## start Text

But then, on the client end, they have their own device. By our being able to deliver products through portals that don’t care what device they have, it’s based on mobile protocols and security. Those are the types of trends that are going to allow us to collect the big analytics, know what we think we know, and find out whether we really know it or not and find it, get the facts for it.

The other piece of it though is to make it easy to access the services that we provide to the community, because now it’s a digital community; it’s not just the hardcore community. To see people in a waiting line now for applications hurts my feelings. We want to see them online, accessing it 24×7, when it makes sense for them. Those are the types of services that I see becoming the greater trends in our industry.
Those are the types of trends that are going to allow us to collect the big analytics, know what we think we know, and find out whether we really know it or not and find it, get the facts for it.

Gardner: Alan, what allows you to say “yes” more often?

Crawford: When I started with the XP laptops, we were saying no. So doing lot of comparisons in program within our center now, they're using the tablets and the technology. You have closed Facebook groups with those families. There's now peer support outside hours, when children are going to bed, which is often when they have issues in a family.

They use Eventbrite, the booking app. There are some standard off-the-shelf apps, but the real enterprise in our service in a rural community currently tells everybody in that community what services they're running through posters and flyers that were printed off. That moved to developing our own app. The prototypes are already out there, and the full app will be out there in a few weeks time. We're saying yes to all of those things. We want to support them. It is not just yes, but yes and how can we help you do that.

Gardner: Olaf, of course, productivity is only as good as the metrics that we need to convince the higher-ups in the board room that we need more investment or that we're doing good work with our technology. Do you have any measurements, metrics, even anecdotes about how you measure productivity and what you've done to modernize your workspaces?

Romer: Yes, for us it’s the feedback from the people. It’s very difficult to measure it on a clear technology level, but feedback from the people is very good and very important for us. You can see  with the BYOD we introduced one and a half years ago, a stronger cultural change in collaboration. We work together much more efficiently in the company and in the different departments.

## end Text
## start Recorded information

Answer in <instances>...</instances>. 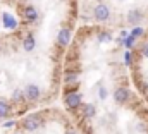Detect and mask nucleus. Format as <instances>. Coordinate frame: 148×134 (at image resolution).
I'll use <instances>...</instances> for the list:
<instances>
[{
	"instance_id": "f03ea898",
	"label": "nucleus",
	"mask_w": 148,
	"mask_h": 134,
	"mask_svg": "<svg viewBox=\"0 0 148 134\" xmlns=\"http://www.w3.org/2000/svg\"><path fill=\"white\" fill-rule=\"evenodd\" d=\"M93 17L97 21H107L110 17V10L105 3H98L95 9H93Z\"/></svg>"
},
{
	"instance_id": "7ed1b4c3",
	"label": "nucleus",
	"mask_w": 148,
	"mask_h": 134,
	"mask_svg": "<svg viewBox=\"0 0 148 134\" xmlns=\"http://www.w3.org/2000/svg\"><path fill=\"white\" fill-rule=\"evenodd\" d=\"M64 103H66L67 108L74 110V108L81 107V95H79V93H66V100H64Z\"/></svg>"
},
{
	"instance_id": "2eb2a0df",
	"label": "nucleus",
	"mask_w": 148,
	"mask_h": 134,
	"mask_svg": "<svg viewBox=\"0 0 148 134\" xmlns=\"http://www.w3.org/2000/svg\"><path fill=\"white\" fill-rule=\"evenodd\" d=\"M134 40H136V38H133V36L129 34V36H127L122 43H124V46H126V48H131V46H133V43H134Z\"/></svg>"
},
{
	"instance_id": "4468645a",
	"label": "nucleus",
	"mask_w": 148,
	"mask_h": 134,
	"mask_svg": "<svg viewBox=\"0 0 148 134\" xmlns=\"http://www.w3.org/2000/svg\"><path fill=\"white\" fill-rule=\"evenodd\" d=\"M24 98H26V96H24V91H21V90H16V91L12 93V100L14 101H23Z\"/></svg>"
},
{
	"instance_id": "1a4fd4ad",
	"label": "nucleus",
	"mask_w": 148,
	"mask_h": 134,
	"mask_svg": "<svg viewBox=\"0 0 148 134\" xmlns=\"http://www.w3.org/2000/svg\"><path fill=\"white\" fill-rule=\"evenodd\" d=\"M23 14H24V19L26 21H36L38 19V10L33 5H26L24 10H23Z\"/></svg>"
},
{
	"instance_id": "39448f33",
	"label": "nucleus",
	"mask_w": 148,
	"mask_h": 134,
	"mask_svg": "<svg viewBox=\"0 0 148 134\" xmlns=\"http://www.w3.org/2000/svg\"><path fill=\"white\" fill-rule=\"evenodd\" d=\"M143 19V14H141V10H138V9H133V10H129L127 12V23L129 24H133L134 28L140 24V21Z\"/></svg>"
},
{
	"instance_id": "dca6fc26",
	"label": "nucleus",
	"mask_w": 148,
	"mask_h": 134,
	"mask_svg": "<svg viewBox=\"0 0 148 134\" xmlns=\"http://www.w3.org/2000/svg\"><path fill=\"white\" fill-rule=\"evenodd\" d=\"M141 34H143V28H140V26L133 28V31H131V36H133V38H138V36H141Z\"/></svg>"
},
{
	"instance_id": "6ab92c4d",
	"label": "nucleus",
	"mask_w": 148,
	"mask_h": 134,
	"mask_svg": "<svg viewBox=\"0 0 148 134\" xmlns=\"http://www.w3.org/2000/svg\"><path fill=\"white\" fill-rule=\"evenodd\" d=\"M131 60H133V53H131V52H126V53H124V62H126V64H131Z\"/></svg>"
},
{
	"instance_id": "f3484780",
	"label": "nucleus",
	"mask_w": 148,
	"mask_h": 134,
	"mask_svg": "<svg viewBox=\"0 0 148 134\" xmlns=\"http://www.w3.org/2000/svg\"><path fill=\"white\" fill-rule=\"evenodd\" d=\"M110 40H112L110 33H100L98 34V41H102V43L103 41H110Z\"/></svg>"
},
{
	"instance_id": "412c9836",
	"label": "nucleus",
	"mask_w": 148,
	"mask_h": 134,
	"mask_svg": "<svg viewBox=\"0 0 148 134\" xmlns=\"http://www.w3.org/2000/svg\"><path fill=\"white\" fill-rule=\"evenodd\" d=\"M141 53H143V55L148 59V43H145V45H143V50H141Z\"/></svg>"
},
{
	"instance_id": "a211bd4d",
	"label": "nucleus",
	"mask_w": 148,
	"mask_h": 134,
	"mask_svg": "<svg viewBox=\"0 0 148 134\" xmlns=\"http://www.w3.org/2000/svg\"><path fill=\"white\" fill-rule=\"evenodd\" d=\"M98 96H100L102 100L107 98V90H105V86H100V90H98Z\"/></svg>"
},
{
	"instance_id": "aec40b11",
	"label": "nucleus",
	"mask_w": 148,
	"mask_h": 134,
	"mask_svg": "<svg viewBox=\"0 0 148 134\" xmlns=\"http://www.w3.org/2000/svg\"><path fill=\"white\" fill-rule=\"evenodd\" d=\"M14 126H16V120H7V122L3 124V127H7V129H9V127H14Z\"/></svg>"
},
{
	"instance_id": "ddd939ff",
	"label": "nucleus",
	"mask_w": 148,
	"mask_h": 134,
	"mask_svg": "<svg viewBox=\"0 0 148 134\" xmlns=\"http://www.w3.org/2000/svg\"><path fill=\"white\" fill-rule=\"evenodd\" d=\"M64 81H66L67 84H74V83L77 81V72H73V70L66 72V76H64Z\"/></svg>"
},
{
	"instance_id": "9d476101",
	"label": "nucleus",
	"mask_w": 148,
	"mask_h": 134,
	"mask_svg": "<svg viewBox=\"0 0 148 134\" xmlns=\"http://www.w3.org/2000/svg\"><path fill=\"white\" fill-rule=\"evenodd\" d=\"M95 113H97V107H95L93 103H84V105H83V115H84L86 119L95 117Z\"/></svg>"
},
{
	"instance_id": "0eeeda50",
	"label": "nucleus",
	"mask_w": 148,
	"mask_h": 134,
	"mask_svg": "<svg viewBox=\"0 0 148 134\" xmlns=\"http://www.w3.org/2000/svg\"><path fill=\"white\" fill-rule=\"evenodd\" d=\"M127 98H129V90L127 88H117L114 91V100L117 103H126Z\"/></svg>"
},
{
	"instance_id": "20e7f679",
	"label": "nucleus",
	"mask_w": 148,
	"mask_h": 134,
	"mask_svg": "<svg viewBox=\"0 0 148 134\" xmlns=\"http://www.w3.org/2000/svg\"><path fill=\"white\" fill-rule=\"evenodd\" d=\"M23 91H24V96H26L29 101H36L38 98H40V95H41L40 86H36V84H28Z\"/></svg>"
},
{
	"instance_id": "f8f14e48",
	"label": "nucleus",
	"mask_w": 148,
	"mask_h": 134,
	"mask_svg": "<svg viewBox=\"0 0 148 134\" xmlns=\"http://www.w3.org/2000/svg\"><path fill=\"white\" fill-rule=\"evenodd\" d=\"M10 113V105L5 100H0V117H7Z\"/></svg>"
},
{
	"instance_id": "423d86ee",
	"label": "nucleus",
	"mask_w": 148,
	"mask_h": 134,
	"mask_svg": "<svg viewBox=\"0 0 148 134\" xmlns=\"http://www.w3.org/2000/svg\"><path fill=\"white\" fill-rule=\"evenodd\" d=\"M69 41H71V31H69V28H62L59 31V36H57V43L60 46H67Z\"/></svg>"
},
{
	"instance_id": "6e6552de",
	"label": "nucleus",
	"mask_w": 148,
	"mask_h": 134,
	"mask_svg": "<svg viewBox=\"0 0 148 134\" xmlns=\"http://www.w3.org/2000/svg\"><path fill=\"white\" fill-rule=\"evenodd\" d=\"M2 24H3V28H7V29H16V28H17L16 17H12L9 12H5V14L2 16Z\"/></svg>"
},
{
	"instance_id": "4be33fe9",
	"label": "nucleus",
	"mask_w": 148,
	"mask_h": 134,
	"mask_svg": "<svg viewBox=\"0 0 148 134\" xmlns=\"http://www.w3.org/2000/svg\"><path fill=\"white\" fill-rule=\"evenodd\" d=\"M66 134H76V133H73V131H69V133H66Z\"/></svg>"
},
{
	"instance_id": "9b49d317",
	"label": "nucleus",
	"mask_w": 148,
	"mask_h": 134,
	"mask_svg": "<svg viewBox=\"0 0 148 134\" xmlns=\"http://www.w3.org/2000/svg\"><path fill=\"white\" fill-rule=\"evenodd\" d=\"M35 45H36V43H35V36L29 33L26 38H24V41H23V48H24L26 52H31V50L35 48Z\"/></svg>"
},
{
	"instance_id": "f257e3e1",
	"label": "nucleus",
	"mask_w": 148,
	"mask_h": 134,
	"mask_svg": "<svg viewBox=\"0 0 148 134\" xmlns=\"http://www.w3.org/2000/svg\"><path fill=\"white\" fill-rule=\"evenodd\" d=\"M24 129L26 131H36L40 127H43V119L38 115V113H29L24 117Z\"/></svg>"
}]
</instances>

## end Recorded information

- _To do_
[a] In the interview transcript, which booking app does Crawford say they use?
[b] Copy everything in the interview transcript from "But then, on" down to "in our industry.", swapping "waiting line" for "queue".
[c] Write the next part of the interview transcript, picking up after its last line.
The records have no connection to the interview transcript.

- _Outputs by task_
[a] They use Eventbrite.

[b]
But then, on the client end, they have their own device. By our being able to deliver products through portals that don’t care what device they have, it’s based on mobile protocols and security. Those are the types of trends that are going to allow us to collect the big analytics, know what we think we know, and find out whether we really know it or not and find it, get the facts for it.

The other piece of it though is to make it easy to access the services that we provide to the community, because now it’s a digital community; it’s not just the hardcore community. To see people in a queue now for applications hurts my feelings. We want to see them online, accessing it 24×7, when it makes sense for them. Those are the types of services that I see becoming the greater trends in our industry.

[c]
In former times, we had closed file shares, and I couldn't see the files of the department next to me. Now, we're working completely in a modern collaboration way. Still, on traditional insurances, let’s say with the government, it’s very hard for them to work in the new style..

In the beginning, there were very strong concerns about that, and now we're in a cultural shift on this. We get a lot of good feedback that in project teams, or in the case of some problems or issues, we can work much better and faster together.

Metrics of success

Gardner: Craig, of course it’s great to say yes to your constituents, but it’s also good to say that we're doing more with less to your higher-ups and those that control the budget. Any metrics of success that you can recall in some of the public-sector organizations you're working with?

Patterson: Absolutely. I'll talk about files in workflow. When a document comes into the organization before, we mapped how much time and money it took to get it in a file folder, having been viewed by everyone that it needs to get viewed by. To give quick context, before, a document took a file folder, a label maker, copy machine, and every time a person needed to put a document in that folder, someone had to get it there. Now, the term "file clerk" is actually becoming obsolete.

When a document come in, it gets scanned, it’s instantaneously put in the correct order in the right electronic folder, and an electronic notification is sent to the person who needs to know. That happens in seconds. When you look at each month, it amounts to savings; before, we were managing files, rather than assisting people.
We can now see how many file folders you looked at, how many documents you actually touched, read, and reviewed in comparison with somebody else.

The metrics are in the neighborhood of just about 75 percent paper reduction, because people aren’t making copies. This means they're not going to the copy machine and along the way, the water-cooler and conversation pits. That also abates some of the efficiencies. We can now see how many file folders you looked at, how many documents you actually touched, read, and reviewed in comparison with somebody else.

We had as many as five documents, in comparison with 1,700 in a month. That starts to tell you some things about where your workload is shifting. Not everyone likes that. They might consider it a little bit "big brother," but we need those analytics to know how best to change our workflows to serve our customer, and that’s the community.

Gardner: I don’t know if this is a metric that’s easy to measure, but less bureaucracy would be something that I think just about everyone would be in favor of. Can you point to something that says we're able to reduce bureaucracy through technology?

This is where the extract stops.